▸ **Try it**
Set down only what runs from the line containing "New Zealand, site DWT_BCAM419_2022_1, 2022-03-26" through the last line of the data, exactly as it reads.

[Entries taken from a collection]
****************************************

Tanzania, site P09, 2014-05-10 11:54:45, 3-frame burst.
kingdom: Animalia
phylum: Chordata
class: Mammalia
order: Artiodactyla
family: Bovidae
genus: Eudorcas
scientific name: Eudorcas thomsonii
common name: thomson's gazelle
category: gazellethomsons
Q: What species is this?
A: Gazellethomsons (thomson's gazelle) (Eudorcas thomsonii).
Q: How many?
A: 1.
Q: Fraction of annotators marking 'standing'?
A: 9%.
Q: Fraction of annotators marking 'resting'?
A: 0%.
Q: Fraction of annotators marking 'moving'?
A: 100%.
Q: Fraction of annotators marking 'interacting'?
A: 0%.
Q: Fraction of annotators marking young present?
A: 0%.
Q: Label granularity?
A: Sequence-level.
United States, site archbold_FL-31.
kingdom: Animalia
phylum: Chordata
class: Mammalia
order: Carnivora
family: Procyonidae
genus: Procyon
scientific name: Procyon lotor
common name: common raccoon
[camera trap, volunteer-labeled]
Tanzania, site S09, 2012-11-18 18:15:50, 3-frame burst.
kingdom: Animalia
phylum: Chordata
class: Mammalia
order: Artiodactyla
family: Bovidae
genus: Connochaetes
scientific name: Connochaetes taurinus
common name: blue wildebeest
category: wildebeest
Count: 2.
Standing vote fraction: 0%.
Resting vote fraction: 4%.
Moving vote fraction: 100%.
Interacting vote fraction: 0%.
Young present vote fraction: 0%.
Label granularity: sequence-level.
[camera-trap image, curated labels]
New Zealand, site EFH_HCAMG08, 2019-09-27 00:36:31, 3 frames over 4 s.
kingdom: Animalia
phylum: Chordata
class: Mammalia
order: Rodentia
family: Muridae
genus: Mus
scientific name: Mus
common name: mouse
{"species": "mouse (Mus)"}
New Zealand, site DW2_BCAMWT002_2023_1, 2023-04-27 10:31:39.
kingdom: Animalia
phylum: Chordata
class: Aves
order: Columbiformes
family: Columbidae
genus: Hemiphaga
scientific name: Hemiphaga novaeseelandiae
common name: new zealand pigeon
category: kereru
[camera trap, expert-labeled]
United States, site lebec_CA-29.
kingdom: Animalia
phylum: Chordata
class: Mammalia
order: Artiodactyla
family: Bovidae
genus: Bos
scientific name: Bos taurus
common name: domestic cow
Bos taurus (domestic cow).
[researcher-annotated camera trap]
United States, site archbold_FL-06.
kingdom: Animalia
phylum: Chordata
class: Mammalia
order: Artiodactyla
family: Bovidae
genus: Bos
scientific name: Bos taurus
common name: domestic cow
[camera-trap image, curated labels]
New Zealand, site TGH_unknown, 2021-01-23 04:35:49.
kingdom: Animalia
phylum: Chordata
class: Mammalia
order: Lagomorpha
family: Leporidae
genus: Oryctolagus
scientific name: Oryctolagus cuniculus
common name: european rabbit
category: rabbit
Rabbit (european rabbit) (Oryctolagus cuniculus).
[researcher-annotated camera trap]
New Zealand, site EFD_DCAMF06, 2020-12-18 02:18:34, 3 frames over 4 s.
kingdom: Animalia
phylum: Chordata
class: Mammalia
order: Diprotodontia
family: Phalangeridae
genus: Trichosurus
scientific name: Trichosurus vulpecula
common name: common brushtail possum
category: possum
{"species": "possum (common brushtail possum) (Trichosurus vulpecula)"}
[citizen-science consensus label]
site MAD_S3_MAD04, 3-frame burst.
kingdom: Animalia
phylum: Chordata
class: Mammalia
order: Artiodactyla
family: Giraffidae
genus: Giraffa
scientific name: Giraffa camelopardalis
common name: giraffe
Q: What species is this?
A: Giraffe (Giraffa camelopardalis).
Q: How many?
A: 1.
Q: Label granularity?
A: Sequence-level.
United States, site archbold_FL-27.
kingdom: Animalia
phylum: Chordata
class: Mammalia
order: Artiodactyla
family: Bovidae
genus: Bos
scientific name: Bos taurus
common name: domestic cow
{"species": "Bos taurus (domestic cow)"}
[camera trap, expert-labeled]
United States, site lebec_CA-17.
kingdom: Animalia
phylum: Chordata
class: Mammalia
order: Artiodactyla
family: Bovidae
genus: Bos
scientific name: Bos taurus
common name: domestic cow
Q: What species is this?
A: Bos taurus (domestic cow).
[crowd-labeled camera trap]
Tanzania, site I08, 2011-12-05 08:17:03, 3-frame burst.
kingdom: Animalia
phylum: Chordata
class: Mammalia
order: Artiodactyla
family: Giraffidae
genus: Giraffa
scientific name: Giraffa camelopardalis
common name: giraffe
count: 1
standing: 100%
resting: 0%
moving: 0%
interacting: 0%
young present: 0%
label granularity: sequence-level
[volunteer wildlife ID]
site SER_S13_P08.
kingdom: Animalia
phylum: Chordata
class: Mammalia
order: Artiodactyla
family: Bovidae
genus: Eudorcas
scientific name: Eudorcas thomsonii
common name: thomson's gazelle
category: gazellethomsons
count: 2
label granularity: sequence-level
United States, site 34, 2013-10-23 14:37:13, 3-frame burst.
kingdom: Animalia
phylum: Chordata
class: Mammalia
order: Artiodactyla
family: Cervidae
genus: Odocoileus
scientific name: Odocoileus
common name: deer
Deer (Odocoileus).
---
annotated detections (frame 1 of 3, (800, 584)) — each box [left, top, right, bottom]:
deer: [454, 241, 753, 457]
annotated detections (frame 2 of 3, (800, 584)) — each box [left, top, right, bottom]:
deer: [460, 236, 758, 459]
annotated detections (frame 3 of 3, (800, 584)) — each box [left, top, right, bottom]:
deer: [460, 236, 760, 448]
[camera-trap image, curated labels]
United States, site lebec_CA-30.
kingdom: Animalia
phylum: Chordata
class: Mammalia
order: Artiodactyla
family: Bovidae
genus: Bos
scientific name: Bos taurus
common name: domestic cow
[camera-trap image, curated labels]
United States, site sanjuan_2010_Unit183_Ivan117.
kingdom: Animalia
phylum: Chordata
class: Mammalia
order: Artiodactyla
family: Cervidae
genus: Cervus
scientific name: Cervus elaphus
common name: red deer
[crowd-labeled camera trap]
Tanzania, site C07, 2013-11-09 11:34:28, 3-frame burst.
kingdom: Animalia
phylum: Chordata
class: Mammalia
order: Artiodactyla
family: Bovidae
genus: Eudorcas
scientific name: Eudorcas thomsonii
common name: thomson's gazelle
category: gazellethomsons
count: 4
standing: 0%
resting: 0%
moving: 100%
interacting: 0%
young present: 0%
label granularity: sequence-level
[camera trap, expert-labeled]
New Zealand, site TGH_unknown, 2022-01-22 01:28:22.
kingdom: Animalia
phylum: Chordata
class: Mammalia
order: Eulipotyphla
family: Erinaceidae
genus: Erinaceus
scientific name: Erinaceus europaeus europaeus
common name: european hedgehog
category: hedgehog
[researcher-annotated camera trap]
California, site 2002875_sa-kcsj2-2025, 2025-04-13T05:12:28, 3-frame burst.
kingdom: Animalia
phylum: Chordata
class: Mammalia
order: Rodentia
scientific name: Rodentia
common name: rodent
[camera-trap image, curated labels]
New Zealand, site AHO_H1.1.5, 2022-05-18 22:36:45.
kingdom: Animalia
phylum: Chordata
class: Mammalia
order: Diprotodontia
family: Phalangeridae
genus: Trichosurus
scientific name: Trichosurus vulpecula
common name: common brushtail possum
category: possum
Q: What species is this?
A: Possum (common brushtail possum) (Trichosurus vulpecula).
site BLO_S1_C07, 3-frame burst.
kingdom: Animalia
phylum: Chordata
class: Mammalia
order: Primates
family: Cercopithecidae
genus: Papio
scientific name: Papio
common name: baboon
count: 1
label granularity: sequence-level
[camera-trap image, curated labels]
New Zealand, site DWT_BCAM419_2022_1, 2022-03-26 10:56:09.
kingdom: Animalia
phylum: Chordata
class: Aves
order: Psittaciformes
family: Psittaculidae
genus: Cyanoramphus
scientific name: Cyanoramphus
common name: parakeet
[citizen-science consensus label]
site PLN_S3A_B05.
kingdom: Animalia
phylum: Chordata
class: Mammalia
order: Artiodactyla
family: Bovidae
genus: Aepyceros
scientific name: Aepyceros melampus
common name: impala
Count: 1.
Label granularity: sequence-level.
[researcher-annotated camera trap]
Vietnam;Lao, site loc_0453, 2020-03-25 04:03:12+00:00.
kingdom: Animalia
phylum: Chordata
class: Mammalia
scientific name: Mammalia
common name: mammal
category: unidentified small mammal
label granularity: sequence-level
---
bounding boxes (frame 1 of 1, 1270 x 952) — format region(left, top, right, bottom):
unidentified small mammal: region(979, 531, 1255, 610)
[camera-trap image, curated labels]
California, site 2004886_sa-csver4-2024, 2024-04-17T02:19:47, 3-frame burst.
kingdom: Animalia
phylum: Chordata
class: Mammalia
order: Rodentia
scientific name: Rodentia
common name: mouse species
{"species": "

****************************************

▸ **Reply to the exercise**
New Zealand, site DWT_BCAM419_2022_1, 2022-03-26 10:56:09.
kingdom: Animalia
phylum: Chordata
class: Aves
order: Psittaciformes
family: Psittaculidae
genus: Cyanoramphus
scientific name: Cyanoramphus
common name: parakeet
[citizen-science consensus label]
site PLN_S3A_B05.
kingdom: Animalia
phylum: Chordata
class: Mammalia
order: Artiodactyla
family: Bovidae
genus: Aepyceros
scientific name: Aepyceros melampus
common name: impala
Count: 1.
Label granularity: sequence-level.
[researcher-annotated camera trap]
Vietnam;Lao, site loc_0453, 2020-03-25 04:03:12+00:00.
kingdom: Animalia
phylum: Chordata
class: Mammalia
scientific name: Mammalia
common name: mammal
category: unidentified small mammal
label granularity: sequence-level
---
bounding boxes (frame 1 of 1, 1270 x 952) — format region(left, top, right, bottom):
unidentified small mammal: region(979, 531, 1255, 610)
[camera-trap image, curated labels]
California, site 2004886_sa-csver4-2024, 2024-04-17T02:19:47, 3-frame burst.
kingdom: Animalia
phylum: Chordata
class: Mammalia
order: Rodentia
scientific name: Rodentia
common name: mouse species
{"species": "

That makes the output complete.